Ils accueilleront plus de 12 millions d’élèves mardi, mais c’est ce lundi que les professeurs, eux, font leur rentrée. Pour la sixième année consécutive, c'est une rentrée à effectif réduit : 13 000 postes ont été supprimés, dont 4 700 dans le primaire. C'est moins, toutefois, que ce qu'avait programmé l'ancien gouvernement puisque le nouvel exécutif a réinjecté 1 000 postes d'instituteurs.

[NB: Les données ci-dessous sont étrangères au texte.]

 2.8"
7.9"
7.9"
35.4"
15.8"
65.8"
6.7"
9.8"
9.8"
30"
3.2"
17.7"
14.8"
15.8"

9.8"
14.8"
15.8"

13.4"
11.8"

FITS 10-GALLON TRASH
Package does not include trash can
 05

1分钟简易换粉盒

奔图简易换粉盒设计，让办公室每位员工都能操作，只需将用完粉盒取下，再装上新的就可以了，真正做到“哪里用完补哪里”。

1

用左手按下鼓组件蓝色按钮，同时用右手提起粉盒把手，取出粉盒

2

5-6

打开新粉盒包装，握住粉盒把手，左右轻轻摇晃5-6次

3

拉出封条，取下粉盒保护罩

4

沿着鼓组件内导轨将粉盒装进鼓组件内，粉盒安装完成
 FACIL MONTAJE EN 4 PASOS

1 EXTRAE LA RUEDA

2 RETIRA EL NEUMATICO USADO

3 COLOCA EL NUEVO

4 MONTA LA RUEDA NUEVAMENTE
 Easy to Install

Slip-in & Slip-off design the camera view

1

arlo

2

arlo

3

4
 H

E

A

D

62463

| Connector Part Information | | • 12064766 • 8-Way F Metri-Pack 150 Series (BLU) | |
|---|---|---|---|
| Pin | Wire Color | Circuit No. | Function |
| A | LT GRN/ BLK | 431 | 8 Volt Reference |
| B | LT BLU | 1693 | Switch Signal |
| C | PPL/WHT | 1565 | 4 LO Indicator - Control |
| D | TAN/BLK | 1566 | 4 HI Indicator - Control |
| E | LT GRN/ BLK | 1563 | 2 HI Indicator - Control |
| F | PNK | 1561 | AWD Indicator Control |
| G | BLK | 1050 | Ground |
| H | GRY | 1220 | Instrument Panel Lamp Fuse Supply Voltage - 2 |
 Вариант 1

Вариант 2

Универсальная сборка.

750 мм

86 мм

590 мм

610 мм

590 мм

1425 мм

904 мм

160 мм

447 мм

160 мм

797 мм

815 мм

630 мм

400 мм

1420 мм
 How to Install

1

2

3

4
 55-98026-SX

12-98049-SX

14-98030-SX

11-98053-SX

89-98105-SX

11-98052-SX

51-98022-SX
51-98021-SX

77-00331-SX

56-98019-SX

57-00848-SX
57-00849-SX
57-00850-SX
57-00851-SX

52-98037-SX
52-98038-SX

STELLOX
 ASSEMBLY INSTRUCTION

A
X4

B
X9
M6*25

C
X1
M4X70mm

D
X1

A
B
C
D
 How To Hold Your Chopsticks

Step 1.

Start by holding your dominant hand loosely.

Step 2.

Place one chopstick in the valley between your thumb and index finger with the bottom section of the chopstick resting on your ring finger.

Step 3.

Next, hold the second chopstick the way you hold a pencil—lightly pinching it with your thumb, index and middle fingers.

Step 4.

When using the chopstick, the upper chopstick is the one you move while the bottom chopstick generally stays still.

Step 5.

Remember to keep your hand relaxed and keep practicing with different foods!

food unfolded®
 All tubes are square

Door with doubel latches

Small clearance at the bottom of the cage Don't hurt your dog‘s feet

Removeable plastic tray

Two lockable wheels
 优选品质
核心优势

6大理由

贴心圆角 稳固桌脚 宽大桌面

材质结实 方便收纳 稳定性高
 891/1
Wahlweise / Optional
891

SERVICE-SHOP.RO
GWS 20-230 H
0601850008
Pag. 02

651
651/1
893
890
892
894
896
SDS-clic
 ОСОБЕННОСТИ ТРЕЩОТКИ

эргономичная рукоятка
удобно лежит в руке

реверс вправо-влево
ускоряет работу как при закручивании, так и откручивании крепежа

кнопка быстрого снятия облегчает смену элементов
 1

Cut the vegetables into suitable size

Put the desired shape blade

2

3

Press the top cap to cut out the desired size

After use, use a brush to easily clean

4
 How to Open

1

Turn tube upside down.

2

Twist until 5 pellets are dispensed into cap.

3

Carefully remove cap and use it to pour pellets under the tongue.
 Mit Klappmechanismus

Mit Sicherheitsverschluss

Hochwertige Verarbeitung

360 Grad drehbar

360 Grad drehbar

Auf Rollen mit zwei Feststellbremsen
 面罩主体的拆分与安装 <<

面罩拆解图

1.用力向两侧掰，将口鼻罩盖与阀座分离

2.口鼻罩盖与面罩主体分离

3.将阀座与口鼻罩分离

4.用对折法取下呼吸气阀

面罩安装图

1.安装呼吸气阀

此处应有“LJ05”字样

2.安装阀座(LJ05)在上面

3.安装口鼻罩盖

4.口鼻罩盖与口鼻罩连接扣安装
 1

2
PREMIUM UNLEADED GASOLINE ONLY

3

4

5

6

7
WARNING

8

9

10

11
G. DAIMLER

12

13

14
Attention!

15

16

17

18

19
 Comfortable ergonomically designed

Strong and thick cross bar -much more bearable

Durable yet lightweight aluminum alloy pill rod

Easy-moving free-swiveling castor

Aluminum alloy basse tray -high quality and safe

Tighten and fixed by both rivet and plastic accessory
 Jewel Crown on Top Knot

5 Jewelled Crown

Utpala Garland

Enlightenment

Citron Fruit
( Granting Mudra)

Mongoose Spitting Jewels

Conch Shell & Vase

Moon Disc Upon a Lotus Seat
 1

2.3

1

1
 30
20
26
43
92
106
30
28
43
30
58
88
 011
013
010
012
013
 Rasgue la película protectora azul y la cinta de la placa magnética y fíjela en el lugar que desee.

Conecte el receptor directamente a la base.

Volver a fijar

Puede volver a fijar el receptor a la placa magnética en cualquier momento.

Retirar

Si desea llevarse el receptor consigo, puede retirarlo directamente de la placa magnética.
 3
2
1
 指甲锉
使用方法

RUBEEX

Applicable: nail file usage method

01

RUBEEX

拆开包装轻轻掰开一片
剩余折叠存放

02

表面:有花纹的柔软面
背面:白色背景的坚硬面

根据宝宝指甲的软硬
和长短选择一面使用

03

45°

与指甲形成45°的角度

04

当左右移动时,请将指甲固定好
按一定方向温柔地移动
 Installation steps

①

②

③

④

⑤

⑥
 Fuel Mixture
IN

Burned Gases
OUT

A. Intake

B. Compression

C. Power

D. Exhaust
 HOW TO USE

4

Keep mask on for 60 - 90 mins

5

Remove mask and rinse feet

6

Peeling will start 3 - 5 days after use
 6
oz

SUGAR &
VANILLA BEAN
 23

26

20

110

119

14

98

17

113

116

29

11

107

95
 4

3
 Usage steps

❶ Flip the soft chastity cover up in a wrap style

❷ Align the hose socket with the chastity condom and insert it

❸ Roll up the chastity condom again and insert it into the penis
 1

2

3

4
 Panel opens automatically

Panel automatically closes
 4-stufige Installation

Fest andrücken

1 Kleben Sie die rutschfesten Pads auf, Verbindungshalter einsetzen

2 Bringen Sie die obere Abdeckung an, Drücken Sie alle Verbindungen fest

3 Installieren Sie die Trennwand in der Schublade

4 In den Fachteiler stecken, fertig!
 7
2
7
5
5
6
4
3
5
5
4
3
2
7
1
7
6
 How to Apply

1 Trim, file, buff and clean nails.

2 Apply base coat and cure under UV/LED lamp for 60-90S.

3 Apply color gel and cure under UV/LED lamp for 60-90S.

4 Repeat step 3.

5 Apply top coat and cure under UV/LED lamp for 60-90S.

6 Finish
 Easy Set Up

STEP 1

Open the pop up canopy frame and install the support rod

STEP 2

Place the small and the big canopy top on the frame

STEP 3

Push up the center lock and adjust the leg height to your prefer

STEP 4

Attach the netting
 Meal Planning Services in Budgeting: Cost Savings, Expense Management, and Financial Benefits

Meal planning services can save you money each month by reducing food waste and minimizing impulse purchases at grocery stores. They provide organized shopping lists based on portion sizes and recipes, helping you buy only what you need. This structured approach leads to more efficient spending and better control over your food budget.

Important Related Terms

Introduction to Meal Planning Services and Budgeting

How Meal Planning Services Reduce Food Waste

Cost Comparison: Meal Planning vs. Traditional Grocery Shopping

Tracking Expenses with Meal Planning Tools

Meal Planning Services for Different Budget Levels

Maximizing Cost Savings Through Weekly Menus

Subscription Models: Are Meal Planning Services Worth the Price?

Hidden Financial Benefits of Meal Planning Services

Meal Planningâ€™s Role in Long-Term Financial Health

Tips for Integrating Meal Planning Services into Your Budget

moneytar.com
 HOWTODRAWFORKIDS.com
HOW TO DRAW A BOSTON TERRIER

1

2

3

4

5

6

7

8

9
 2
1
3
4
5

Une mesure « d'urgence » en attendant les 6 000 emplois d'avenir annoncés pour le mois de janvier dans l'Education nationale et les 60 000 recrutements promis par François Hollande d'ici la fin de son quinquennat.

« On a l’impression d’être tout seul »

Lucie, 28 ans, vient de passer six ans dans une école de Seine-Saint-Denis en ZEP (Zone d’éducation prioritaire) et a été affectée dans une école du 20e arrondissement de Paris. Elle ne cache pas son soulagement : « c’était très difficile. J’ai trouvé ça dur de me trouver face à des élèves violents, car je n’étais pas préparée. On n’est pas très bien formé pour affronter ce genre de situation. Etre face à des élèves en difficulté, ça ne me dérange pas, je me sens certainement plus utile et j’ai l’impression d’être là pour les aider, mais ce sont les situations de violence qui sont les plus dures. On a l’impression d’être tout seul ».

« On consulte les programmes sur Internet »

Mardi, Lucie accueillera ses nouveaux élèves qu’elle espère moins agités, des CE1. Et si la situation lui paraît plus simple à gérer, tout n’est pas si facile pour autant. Car une rentrée, ça se prépare. « On va sur Internet consulter les programmes, et je suis allée récupérer du matériel pédagogique chez une amie qui avait déjà fait le niveau de classe que je vais avoir : des évaluations qu’elle avait faites, du matériel d’affichage, l’alphabet... pour pouvoir s’appuyer dessus. Tout un tas de petits trucs qui font beaucoup à gérer ».

Un premier poste… en Seine-Saint-Denis

Anaïs, elle, affrontera mardi sa première classe de CM1 en Seine-Saint-Denis. A 25 ans, elle vient de décrocher son premier poste de titulaire et veut arriver « neutre », sans quoi elle avoue qu’elle aurait déjà stressé : « Ne pas me dire "département 93 = élèves difficiles" ». Son emploi du temps est donc déjà tout tracé. « Les premières semaines, je vais leur apprendre l’autorité et le respect, on va apprendre à se connaître. Ma priorité, c’est qu’ils se sentent bien, qu’ils aient leur place dans leur classe, dans leur vie, dans leur pays ».